I've added a bundle certificate to python default file
>>> import ssl; print(ssl.get_default_verify_paths())
DefaultVerifyPaths(cafile='/usr/lib/ssl/cert.pem', capath='/usr/lib/ssl/certs', openssl_cafile_env='SSL_CERT_FILE', openssl_cafile='/usr/lib/ssl/cert.pem', openssl_capath_env='SSL_CERT_DIR', openssl_capath='/usr/lib/ssl/certs')
and the certificate seems to work nicely
>>> import requests; requests.get('https://westeurope.experiments.azureml.net', verify='/usr/lib/ssl/cert.pem')
<Response [530]>
However, when I try to perform the same request without explicitly specifying the certificate file, it fails.

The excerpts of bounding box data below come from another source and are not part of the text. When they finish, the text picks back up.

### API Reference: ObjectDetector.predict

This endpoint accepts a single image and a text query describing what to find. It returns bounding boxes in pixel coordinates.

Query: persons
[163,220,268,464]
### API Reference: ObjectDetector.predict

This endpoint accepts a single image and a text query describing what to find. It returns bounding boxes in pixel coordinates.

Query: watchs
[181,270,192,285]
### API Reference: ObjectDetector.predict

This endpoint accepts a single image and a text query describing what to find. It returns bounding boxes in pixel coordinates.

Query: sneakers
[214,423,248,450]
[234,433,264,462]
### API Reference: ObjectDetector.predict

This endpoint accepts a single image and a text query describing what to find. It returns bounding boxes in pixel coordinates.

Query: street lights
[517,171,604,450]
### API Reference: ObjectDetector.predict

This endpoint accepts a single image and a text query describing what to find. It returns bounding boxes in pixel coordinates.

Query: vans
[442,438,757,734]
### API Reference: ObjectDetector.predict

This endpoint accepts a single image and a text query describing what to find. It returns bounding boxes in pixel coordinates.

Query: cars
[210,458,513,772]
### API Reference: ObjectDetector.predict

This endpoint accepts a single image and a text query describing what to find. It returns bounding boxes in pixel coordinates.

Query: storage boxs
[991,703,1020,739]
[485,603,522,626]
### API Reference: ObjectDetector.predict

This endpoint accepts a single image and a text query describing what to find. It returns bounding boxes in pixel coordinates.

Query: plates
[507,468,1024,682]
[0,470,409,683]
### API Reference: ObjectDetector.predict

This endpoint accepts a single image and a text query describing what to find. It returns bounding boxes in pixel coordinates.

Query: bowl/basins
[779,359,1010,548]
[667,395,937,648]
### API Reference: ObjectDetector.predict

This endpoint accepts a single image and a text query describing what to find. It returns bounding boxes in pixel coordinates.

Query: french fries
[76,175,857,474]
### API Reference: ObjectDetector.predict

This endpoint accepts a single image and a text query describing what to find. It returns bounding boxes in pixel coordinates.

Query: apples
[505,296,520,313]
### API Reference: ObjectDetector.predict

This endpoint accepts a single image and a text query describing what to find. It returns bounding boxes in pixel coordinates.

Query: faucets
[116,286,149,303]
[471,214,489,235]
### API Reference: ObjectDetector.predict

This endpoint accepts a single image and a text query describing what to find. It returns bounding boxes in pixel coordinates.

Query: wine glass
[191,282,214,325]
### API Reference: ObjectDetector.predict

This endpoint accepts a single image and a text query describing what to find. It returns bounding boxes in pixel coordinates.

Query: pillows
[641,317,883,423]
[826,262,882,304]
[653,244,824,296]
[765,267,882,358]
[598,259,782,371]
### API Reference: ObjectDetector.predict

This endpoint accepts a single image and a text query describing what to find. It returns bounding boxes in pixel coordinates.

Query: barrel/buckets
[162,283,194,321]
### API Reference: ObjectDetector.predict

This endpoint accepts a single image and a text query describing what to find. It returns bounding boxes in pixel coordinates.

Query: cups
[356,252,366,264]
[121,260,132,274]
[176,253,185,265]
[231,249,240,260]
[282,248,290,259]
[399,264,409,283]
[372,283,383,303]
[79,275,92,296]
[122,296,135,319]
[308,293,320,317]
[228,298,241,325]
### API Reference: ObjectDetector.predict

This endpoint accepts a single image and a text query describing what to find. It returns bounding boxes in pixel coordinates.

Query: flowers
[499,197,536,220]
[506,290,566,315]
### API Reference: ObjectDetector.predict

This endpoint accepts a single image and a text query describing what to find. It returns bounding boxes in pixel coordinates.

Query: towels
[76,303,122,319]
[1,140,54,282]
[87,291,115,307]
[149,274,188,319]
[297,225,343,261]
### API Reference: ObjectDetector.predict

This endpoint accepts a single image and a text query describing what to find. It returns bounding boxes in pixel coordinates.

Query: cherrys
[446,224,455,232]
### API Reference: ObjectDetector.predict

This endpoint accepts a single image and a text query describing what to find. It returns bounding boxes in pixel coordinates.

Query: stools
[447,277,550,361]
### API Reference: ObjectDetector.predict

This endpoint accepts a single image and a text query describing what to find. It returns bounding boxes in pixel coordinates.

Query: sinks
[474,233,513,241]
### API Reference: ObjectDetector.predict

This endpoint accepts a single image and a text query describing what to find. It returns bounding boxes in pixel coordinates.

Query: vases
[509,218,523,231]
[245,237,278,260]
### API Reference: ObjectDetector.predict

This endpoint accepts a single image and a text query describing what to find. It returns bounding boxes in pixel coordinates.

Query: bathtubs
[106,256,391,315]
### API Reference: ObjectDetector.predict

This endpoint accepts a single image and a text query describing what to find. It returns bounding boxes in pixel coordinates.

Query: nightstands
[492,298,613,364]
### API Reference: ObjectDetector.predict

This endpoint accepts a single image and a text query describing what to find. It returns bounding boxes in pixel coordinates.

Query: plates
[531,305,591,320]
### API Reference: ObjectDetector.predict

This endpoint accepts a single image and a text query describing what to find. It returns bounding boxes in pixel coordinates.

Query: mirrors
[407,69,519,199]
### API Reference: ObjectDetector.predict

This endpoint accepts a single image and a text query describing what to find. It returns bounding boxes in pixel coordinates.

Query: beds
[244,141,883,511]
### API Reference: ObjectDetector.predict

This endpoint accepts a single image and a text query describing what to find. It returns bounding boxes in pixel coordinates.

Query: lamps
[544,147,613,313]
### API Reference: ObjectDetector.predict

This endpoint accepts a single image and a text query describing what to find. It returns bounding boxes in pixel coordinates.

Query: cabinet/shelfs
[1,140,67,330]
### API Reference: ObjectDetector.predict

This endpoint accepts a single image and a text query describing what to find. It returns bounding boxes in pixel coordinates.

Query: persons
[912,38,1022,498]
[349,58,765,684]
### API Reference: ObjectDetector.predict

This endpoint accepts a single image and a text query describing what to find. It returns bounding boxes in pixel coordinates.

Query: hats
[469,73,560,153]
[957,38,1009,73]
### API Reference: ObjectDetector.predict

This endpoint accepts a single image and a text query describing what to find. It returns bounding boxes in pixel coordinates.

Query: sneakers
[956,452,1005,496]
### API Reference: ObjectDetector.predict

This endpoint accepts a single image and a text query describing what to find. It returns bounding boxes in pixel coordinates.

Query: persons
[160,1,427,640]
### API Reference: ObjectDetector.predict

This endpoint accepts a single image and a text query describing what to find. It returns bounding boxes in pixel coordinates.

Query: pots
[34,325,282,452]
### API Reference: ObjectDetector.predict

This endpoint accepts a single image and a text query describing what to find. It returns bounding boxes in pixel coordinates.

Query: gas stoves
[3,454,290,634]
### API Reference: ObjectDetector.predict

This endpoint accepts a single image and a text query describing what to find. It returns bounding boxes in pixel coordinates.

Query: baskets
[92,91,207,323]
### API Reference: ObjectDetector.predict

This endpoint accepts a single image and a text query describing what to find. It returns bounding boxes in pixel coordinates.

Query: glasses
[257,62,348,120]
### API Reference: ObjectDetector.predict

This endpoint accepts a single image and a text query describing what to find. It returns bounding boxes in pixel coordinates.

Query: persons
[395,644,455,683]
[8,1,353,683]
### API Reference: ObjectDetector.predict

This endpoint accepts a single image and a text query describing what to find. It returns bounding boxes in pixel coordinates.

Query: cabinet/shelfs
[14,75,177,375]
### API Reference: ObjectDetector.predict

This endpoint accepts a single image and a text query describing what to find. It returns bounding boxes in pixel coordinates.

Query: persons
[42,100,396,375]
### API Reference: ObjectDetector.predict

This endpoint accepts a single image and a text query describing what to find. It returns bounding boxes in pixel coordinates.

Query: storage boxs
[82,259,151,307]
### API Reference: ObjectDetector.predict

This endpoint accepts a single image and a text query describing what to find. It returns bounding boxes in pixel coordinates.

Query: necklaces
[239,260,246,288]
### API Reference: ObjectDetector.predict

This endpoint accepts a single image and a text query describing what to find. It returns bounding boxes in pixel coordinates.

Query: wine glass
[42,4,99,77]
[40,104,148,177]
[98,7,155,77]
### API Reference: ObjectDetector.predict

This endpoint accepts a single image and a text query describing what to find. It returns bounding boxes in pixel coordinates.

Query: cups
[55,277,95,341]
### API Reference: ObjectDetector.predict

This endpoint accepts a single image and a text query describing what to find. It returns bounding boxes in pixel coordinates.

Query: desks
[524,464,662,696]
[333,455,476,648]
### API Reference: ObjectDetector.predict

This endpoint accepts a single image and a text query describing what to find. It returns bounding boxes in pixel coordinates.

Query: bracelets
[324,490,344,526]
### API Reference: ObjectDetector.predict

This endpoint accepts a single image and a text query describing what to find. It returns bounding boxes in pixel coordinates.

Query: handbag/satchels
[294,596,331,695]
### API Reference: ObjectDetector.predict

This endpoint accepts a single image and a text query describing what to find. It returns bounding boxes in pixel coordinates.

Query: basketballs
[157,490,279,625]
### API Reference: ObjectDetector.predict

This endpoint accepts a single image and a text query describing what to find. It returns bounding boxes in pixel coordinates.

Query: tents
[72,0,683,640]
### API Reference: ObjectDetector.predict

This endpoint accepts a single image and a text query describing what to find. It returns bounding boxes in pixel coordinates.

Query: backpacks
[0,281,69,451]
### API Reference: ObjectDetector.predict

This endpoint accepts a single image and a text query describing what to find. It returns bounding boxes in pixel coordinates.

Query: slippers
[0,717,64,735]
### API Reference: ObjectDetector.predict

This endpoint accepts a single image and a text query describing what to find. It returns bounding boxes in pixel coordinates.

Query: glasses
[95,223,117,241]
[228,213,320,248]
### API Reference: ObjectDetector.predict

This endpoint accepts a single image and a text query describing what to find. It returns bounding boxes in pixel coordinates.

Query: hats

>>> requests.get('https://westeurope.experiments.azureml.net')
# ...
requests.exceptions.SSLError: HTTPSConnectionPool(host='westeurope.experiments.azureml.net', port=443): Max retries exceeded with url: / (Caused by SSLError(SSLCertVerificationError(1, '[SSL: CERTIFICATE_VERIFY_FAILED] certificate verify failed: self signed certificate in certificate chain (_ssl.c:1051)')))
In my understanding this shouldn't happen, right? Why isn't Python not loading the certificate I provided in the default path?